Effect of Vibratory Peening Pretreatment on Boriding Kinetics of Hadfield Steel by Taylor Expansion Model

Abstract

X120Mn12 high-manganese steel is widely used for its excellent toughness, yet its limited wear resistance under low-impact conditions necessitates surface enhancement. While boronizing improves surface hardness, the role of vibratory peening pretreatment (VPP) in influencing boride layer growth remains underexplored. In this study, the influence of VPP on the boronizing kinetics of X120Mn12 austenitic manganese steel was systematically evaluated. VPP was conducted at 50 Hz with a 5 mm amplitude, using 3 mm diameter AISI 52100 bearing balls (approximate to 58 HRC) for 2 h. Subsequent pack boronizing was performed at temperatures of 1023 K, 1173 K, and 1323 K for durations of 1, 3, and 5 h. Microstructural analysis revealed that peening induced significant near-surface plastic deformation to a depth of approximately 150 mu m, resulting in a 12 % reduction in grain size and a two-fold increase in surface hardness.
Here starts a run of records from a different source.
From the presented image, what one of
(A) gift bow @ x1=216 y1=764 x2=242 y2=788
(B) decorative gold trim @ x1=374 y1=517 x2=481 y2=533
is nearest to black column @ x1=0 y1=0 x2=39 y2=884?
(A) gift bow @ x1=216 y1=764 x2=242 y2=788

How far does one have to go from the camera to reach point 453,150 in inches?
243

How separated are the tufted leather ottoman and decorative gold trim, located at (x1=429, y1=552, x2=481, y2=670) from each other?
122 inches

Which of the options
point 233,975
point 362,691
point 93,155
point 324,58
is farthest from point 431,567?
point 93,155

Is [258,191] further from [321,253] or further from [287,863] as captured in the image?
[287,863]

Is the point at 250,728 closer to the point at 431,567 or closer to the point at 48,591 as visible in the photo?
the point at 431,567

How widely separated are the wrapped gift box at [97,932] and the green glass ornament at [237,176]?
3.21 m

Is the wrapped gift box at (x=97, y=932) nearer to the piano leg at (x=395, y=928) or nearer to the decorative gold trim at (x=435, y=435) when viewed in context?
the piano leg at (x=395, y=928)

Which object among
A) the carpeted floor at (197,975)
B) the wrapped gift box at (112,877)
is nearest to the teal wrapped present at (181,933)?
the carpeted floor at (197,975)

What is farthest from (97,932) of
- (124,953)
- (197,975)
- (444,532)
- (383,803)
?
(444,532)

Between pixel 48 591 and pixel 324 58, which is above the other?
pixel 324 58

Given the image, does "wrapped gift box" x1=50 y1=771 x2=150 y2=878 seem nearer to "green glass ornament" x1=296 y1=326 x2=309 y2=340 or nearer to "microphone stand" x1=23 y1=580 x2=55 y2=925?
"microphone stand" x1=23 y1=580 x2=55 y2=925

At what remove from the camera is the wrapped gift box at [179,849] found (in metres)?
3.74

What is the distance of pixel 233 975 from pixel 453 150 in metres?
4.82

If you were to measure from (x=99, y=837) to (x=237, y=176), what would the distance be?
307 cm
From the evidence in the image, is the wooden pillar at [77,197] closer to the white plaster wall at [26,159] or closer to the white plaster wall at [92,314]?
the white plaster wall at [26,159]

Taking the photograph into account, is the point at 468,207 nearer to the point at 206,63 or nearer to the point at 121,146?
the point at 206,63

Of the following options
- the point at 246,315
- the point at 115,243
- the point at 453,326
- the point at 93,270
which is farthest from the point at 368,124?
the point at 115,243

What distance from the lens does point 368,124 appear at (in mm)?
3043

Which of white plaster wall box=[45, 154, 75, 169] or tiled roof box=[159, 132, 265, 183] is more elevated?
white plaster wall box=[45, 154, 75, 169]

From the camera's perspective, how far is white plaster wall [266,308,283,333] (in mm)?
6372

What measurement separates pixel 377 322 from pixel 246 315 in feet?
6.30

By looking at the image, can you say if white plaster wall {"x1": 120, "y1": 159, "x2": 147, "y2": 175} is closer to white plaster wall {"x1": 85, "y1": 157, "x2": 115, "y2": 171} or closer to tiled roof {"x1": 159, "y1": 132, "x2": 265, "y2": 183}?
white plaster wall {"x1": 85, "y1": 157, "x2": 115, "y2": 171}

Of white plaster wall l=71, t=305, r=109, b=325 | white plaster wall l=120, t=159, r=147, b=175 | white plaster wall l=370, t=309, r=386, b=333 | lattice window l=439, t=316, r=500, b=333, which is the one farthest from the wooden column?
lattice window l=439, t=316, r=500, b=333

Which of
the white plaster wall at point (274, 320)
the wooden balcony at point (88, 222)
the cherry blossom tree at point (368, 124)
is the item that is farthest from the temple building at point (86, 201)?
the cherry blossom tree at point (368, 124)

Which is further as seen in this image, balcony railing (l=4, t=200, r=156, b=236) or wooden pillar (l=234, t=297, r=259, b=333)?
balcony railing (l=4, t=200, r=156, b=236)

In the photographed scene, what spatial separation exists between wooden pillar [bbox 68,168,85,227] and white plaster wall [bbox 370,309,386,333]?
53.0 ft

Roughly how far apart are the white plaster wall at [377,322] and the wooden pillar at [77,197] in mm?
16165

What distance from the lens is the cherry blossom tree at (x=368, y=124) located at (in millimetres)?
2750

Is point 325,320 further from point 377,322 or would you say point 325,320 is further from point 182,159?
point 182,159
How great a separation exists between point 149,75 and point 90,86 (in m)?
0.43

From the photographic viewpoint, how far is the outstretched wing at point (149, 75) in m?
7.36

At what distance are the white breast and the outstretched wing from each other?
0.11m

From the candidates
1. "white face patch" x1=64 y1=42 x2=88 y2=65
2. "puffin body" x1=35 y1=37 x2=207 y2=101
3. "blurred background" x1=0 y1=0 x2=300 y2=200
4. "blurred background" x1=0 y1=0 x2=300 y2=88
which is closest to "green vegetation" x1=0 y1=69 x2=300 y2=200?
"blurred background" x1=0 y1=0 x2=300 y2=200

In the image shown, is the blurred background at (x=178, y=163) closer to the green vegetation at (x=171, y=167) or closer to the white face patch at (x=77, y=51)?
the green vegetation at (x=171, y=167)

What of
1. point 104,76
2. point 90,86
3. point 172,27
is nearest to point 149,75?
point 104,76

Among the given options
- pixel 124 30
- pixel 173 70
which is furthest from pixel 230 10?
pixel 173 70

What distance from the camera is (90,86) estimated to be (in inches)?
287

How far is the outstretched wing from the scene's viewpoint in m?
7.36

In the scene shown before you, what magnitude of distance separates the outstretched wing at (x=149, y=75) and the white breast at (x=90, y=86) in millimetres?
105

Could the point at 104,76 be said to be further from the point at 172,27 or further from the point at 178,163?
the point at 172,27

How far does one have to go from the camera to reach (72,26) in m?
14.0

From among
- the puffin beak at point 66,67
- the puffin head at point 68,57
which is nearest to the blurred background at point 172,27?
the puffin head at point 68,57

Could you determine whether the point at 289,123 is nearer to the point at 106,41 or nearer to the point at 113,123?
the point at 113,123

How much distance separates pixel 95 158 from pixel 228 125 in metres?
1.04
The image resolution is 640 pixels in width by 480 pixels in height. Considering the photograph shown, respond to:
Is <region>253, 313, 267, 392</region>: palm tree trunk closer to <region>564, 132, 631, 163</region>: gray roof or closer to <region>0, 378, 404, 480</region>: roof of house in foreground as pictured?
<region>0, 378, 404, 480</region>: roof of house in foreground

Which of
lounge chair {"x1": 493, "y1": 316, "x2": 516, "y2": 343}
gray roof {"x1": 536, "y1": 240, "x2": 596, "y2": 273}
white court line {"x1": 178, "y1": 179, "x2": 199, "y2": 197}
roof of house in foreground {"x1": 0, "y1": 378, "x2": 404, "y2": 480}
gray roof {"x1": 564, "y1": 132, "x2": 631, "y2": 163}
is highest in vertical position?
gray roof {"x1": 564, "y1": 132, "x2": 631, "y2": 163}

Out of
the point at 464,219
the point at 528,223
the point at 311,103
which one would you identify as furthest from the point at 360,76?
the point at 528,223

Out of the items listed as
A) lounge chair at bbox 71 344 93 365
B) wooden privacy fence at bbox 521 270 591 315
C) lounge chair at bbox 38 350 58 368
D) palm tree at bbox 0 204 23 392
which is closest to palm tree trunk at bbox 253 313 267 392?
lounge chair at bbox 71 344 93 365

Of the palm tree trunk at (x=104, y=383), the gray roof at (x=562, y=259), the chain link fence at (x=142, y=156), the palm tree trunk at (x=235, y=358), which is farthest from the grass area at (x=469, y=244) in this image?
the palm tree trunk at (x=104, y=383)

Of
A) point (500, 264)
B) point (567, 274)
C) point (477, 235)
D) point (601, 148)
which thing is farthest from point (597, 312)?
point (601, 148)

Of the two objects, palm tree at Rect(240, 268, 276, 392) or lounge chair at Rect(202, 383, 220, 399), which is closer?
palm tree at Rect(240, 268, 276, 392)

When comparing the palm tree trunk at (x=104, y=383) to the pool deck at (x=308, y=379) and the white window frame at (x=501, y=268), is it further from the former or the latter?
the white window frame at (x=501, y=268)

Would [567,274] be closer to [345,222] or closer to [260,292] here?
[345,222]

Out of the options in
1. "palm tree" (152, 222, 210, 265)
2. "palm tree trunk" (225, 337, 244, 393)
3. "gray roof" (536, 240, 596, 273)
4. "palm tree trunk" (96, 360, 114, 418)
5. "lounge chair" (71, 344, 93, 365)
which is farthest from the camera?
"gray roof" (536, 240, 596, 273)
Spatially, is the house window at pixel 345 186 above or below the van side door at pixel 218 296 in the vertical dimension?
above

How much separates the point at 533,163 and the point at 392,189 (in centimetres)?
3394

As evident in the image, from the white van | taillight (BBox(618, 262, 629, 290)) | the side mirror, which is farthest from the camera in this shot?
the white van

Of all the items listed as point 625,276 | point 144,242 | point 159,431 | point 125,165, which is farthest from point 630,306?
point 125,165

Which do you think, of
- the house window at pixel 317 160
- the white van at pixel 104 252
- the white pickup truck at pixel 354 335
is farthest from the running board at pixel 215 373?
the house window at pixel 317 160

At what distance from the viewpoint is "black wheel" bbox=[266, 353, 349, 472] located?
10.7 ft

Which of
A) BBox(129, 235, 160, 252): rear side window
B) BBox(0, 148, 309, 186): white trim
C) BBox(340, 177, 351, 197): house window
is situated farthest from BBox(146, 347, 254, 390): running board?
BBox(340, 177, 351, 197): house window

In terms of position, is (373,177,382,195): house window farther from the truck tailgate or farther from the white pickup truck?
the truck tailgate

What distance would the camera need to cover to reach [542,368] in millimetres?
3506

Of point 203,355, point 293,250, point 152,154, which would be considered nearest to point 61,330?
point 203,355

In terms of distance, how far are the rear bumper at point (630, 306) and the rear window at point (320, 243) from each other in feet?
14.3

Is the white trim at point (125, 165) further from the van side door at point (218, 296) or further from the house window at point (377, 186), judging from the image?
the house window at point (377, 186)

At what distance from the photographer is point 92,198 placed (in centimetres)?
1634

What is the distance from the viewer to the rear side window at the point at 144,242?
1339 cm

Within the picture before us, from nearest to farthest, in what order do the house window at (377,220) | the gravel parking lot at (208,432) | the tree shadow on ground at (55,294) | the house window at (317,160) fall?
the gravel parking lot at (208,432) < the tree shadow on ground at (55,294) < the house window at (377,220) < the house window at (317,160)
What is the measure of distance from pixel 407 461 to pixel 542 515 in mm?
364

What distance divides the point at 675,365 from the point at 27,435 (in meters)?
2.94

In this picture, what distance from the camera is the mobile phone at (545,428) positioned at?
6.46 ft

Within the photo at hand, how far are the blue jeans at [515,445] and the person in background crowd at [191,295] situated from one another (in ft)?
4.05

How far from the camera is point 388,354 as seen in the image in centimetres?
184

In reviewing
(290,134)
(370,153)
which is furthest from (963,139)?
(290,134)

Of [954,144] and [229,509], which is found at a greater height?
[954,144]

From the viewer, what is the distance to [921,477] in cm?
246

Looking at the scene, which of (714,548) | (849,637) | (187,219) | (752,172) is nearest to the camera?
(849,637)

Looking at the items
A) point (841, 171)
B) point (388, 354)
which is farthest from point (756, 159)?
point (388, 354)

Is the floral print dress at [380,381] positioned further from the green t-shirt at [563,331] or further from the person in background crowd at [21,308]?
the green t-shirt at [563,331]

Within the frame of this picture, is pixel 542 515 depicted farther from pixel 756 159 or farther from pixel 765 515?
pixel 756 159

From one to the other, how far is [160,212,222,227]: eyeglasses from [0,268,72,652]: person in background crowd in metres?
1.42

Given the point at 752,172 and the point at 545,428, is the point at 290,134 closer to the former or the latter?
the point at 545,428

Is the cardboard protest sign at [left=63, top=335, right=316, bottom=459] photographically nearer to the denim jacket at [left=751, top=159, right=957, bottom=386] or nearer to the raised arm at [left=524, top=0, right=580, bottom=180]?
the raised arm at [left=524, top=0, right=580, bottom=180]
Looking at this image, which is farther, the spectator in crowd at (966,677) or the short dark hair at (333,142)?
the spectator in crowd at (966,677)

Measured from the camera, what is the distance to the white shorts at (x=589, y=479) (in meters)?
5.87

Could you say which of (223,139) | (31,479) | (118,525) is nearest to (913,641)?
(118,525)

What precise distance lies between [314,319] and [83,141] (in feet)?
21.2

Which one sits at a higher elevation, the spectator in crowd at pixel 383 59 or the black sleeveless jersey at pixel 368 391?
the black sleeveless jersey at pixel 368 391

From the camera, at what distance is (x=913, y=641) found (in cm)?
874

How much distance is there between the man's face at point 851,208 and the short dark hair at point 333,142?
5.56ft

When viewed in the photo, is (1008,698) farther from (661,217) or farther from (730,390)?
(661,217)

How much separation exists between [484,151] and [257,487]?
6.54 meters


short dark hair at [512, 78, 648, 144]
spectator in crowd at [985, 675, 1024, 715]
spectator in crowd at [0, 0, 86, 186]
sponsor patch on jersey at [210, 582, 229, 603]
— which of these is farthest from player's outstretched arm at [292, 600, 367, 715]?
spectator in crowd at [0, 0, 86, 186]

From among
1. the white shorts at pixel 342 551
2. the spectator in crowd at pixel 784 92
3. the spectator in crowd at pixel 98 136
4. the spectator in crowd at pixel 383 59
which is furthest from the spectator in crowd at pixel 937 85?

The boride layer thickness ranged from 13.63 to 193.15 mu m, with microhardness values ranging from 984 to 1741 HV0.1 in peened specimens, compared to 11.89-180.89 mu m and 898-1720 HV0.1 in the as-cast counterparts. Enhanced dislocation density and vacancy formation decreased the boron activation energy, which was determined using a Taylor-expansion diffusion model, yielding values of 150.53 kJ center dot mol- 1 for the peened samples and 155.72 kJ center dot mol- 1 for the as-cast samples. These findings demonstrate that VPP effectively refines the microstructure and accelerates boron diffusion by generating high-density defect structures.